The most prominent legal and legislative question—one that has major implications for workers in industries as varied as construction and trucking—is whether Uber drivers are being misclassified when Uber considers them independent contractors instead of actual employees. Independent contractors lack important protections, such as unemployment insurance and compensation for on-the-job injuries, that are granted to workers classified as employees. They also must pay both the employer’s and the employee’s portions of the Social-Security payroll tax. This classification also has implications for collective bargaining (as independent contractors are not covered by the legal framework enabling it) and for the overall collection of tax revenues (as the failure to report income is very common among independent contractors).Some argue that work through digital platforms is so qualitatively different that new legal categories are required to govern employment relations. This is reminiscent of Amazon’s argument in the 1990s that online orders shouldn’t be subject to sales tax because they are qualitatively different from brick-and-mortar purchases—an argument that rings even more hollow now than then. The Harvard law professor Ben Sachs has persuasively argued that Uber should be considered an employer and that “workers can choose when and how much to work, and can even work without immediate supervision, and still be employees.” The challenge, then, is to preserve the plainly evident value of Uber’s services while having the company comply with rules that provide adequate consumer, tax, and worker protections.

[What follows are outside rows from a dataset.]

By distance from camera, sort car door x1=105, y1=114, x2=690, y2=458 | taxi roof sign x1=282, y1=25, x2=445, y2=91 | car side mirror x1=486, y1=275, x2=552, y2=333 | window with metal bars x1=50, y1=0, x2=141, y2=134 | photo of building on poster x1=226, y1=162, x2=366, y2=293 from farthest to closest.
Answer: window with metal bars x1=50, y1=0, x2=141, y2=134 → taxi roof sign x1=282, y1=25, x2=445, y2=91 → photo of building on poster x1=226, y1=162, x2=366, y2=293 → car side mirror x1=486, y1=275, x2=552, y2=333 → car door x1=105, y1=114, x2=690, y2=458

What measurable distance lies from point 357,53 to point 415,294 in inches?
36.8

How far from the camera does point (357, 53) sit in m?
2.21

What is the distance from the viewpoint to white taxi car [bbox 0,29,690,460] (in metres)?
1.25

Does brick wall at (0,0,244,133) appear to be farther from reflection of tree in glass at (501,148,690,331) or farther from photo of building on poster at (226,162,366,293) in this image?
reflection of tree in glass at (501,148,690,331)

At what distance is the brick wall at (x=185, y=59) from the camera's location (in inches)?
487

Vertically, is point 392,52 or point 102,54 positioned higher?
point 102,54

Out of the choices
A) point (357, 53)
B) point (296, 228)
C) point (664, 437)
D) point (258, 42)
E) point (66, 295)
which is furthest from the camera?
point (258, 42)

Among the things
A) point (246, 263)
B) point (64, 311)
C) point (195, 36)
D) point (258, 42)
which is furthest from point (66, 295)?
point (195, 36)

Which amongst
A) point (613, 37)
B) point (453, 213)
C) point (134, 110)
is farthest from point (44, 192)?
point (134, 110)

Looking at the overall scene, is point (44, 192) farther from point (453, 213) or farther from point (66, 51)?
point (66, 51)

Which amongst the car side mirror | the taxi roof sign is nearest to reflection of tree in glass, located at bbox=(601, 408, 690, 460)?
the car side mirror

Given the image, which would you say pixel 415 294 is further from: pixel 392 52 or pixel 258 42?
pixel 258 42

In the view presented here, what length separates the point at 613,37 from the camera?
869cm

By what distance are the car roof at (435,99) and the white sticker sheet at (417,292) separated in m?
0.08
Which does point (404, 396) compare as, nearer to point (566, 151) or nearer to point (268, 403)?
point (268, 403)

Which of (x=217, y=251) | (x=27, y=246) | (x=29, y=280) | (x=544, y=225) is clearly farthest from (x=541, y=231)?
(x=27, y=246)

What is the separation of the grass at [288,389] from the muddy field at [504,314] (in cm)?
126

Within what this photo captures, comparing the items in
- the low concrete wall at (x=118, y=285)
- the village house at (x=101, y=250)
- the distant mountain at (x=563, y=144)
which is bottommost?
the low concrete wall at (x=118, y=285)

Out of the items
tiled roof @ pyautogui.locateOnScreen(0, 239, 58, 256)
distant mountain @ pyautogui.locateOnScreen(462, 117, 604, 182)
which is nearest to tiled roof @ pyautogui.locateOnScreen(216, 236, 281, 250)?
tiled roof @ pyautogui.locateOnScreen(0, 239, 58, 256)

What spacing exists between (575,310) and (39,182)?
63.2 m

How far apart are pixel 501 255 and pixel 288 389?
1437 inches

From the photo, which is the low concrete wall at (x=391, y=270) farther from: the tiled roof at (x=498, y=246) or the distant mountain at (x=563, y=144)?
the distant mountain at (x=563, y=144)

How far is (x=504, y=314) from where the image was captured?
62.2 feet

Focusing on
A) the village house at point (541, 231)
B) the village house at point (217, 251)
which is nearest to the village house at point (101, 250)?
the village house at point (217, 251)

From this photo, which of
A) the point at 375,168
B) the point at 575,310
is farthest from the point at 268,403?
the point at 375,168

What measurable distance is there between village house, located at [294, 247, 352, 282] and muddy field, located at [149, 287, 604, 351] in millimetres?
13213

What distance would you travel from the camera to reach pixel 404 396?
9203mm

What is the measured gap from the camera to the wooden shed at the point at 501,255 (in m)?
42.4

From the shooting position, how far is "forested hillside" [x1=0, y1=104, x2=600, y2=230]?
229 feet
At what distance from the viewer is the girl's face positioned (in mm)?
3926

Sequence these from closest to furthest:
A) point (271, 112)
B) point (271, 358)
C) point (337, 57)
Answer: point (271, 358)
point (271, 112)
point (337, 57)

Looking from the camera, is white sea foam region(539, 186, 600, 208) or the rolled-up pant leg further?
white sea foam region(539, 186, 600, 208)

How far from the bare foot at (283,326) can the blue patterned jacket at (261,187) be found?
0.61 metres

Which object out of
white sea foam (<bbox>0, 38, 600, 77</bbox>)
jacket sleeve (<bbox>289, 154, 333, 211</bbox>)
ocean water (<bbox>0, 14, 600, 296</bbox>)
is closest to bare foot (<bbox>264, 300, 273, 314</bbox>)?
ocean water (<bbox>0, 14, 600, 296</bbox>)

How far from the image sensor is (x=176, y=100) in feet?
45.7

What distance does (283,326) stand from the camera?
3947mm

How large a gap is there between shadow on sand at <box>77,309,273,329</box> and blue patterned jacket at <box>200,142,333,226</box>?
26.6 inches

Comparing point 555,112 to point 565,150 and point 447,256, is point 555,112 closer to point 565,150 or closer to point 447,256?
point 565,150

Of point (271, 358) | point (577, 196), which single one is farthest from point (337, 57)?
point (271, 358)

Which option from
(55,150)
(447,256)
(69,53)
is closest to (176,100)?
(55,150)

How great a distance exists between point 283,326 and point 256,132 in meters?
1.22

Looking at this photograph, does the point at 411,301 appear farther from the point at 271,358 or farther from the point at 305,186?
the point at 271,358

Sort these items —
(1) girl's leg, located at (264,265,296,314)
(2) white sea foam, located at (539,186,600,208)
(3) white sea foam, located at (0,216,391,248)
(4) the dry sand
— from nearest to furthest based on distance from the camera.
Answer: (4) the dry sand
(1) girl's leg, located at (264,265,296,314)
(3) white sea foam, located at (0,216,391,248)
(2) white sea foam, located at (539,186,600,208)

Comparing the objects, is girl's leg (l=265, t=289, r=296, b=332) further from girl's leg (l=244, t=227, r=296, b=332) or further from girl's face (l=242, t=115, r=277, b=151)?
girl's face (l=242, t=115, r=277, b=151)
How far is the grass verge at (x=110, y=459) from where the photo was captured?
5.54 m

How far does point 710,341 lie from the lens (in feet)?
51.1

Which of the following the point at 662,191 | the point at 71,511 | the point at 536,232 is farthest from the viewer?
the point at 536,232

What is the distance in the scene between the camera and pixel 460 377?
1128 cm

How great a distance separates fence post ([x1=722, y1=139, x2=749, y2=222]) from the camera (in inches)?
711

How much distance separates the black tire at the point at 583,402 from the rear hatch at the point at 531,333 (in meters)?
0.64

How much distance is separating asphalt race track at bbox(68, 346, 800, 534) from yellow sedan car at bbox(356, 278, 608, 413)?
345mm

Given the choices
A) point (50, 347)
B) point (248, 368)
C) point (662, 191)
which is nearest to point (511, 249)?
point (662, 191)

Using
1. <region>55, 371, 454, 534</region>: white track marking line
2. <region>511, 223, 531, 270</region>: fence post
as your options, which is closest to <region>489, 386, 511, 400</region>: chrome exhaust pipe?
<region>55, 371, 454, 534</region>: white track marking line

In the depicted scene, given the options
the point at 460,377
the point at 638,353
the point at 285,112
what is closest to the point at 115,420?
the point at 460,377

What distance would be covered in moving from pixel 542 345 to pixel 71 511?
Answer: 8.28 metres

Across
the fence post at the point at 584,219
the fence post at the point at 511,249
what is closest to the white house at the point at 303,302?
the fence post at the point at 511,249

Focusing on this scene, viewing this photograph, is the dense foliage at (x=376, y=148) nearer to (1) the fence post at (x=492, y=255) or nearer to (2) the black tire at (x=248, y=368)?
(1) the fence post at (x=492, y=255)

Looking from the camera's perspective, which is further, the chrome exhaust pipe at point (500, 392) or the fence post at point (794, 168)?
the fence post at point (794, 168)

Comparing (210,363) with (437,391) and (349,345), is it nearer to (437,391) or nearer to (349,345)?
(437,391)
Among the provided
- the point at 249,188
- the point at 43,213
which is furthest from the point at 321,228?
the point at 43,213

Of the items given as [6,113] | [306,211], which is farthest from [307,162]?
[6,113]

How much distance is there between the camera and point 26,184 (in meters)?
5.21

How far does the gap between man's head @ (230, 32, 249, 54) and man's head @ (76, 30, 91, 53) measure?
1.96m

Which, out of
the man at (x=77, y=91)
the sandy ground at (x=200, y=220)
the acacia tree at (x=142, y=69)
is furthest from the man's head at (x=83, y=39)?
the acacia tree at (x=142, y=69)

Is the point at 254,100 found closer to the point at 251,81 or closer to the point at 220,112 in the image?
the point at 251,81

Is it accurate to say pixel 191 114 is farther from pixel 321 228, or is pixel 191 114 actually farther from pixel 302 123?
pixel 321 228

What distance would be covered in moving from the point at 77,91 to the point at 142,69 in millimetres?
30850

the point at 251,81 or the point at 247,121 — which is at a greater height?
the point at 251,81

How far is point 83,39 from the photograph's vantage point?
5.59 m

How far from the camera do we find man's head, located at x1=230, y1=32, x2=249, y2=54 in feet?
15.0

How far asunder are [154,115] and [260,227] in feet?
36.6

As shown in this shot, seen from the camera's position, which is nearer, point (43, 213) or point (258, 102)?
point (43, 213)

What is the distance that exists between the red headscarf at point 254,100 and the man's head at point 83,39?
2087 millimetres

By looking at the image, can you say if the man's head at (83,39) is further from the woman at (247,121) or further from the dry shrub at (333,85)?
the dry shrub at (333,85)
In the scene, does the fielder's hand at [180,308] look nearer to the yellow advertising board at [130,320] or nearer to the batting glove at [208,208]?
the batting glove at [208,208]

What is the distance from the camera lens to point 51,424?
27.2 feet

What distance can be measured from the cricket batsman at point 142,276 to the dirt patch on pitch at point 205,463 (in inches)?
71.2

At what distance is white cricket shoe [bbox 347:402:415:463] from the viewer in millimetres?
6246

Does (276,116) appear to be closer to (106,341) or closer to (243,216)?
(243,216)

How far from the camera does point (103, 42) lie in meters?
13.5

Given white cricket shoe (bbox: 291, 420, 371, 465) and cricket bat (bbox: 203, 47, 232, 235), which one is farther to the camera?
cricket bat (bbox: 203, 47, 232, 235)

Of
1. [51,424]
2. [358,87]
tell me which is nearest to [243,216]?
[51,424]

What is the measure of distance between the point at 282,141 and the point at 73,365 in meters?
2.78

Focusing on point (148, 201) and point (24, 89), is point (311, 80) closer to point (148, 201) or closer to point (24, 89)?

With all this in mind, it is strange that so much attention is paid to the speculative future of gig work and possible widespread automation—developments attributed to technological change—when there are so many problems that already exist in the labor market today. The most prominent example is the overwhelming stagnation of white-collar and blue-collar wages: The Bureau of Labor Statistics reports that from 2007 to 2014 the bottom 87 percent of workers faced falling or stagnant wages, and the bottom 80 percent endured falling or stagnant compensation (which includes wages and benefits). There is also the erosion of the retirement system, the
fissuring of the workplace as temporary staffing and subcontracting have become more common, widespread misclassification of employees as independent contractors, a minimum wage whose buying power has been dramatically lowered by inflation, and the erosion of collective bargaining. Other challenges include the ongoing evolution of globalization and immigration, and the shifting demographics of our workforce (becoming majority minority, for instance).
None of these forces are being driven by technology: Rather, most embody a shift in the rules of the labor market dictated by policies adopted under pressure from the wealthy and powerful. When thinking through the future of work, the focus should mostly be on fixing those policies—not on a high-profile company and a gig workforce that represent a much smaller sliver of the economy than people believe.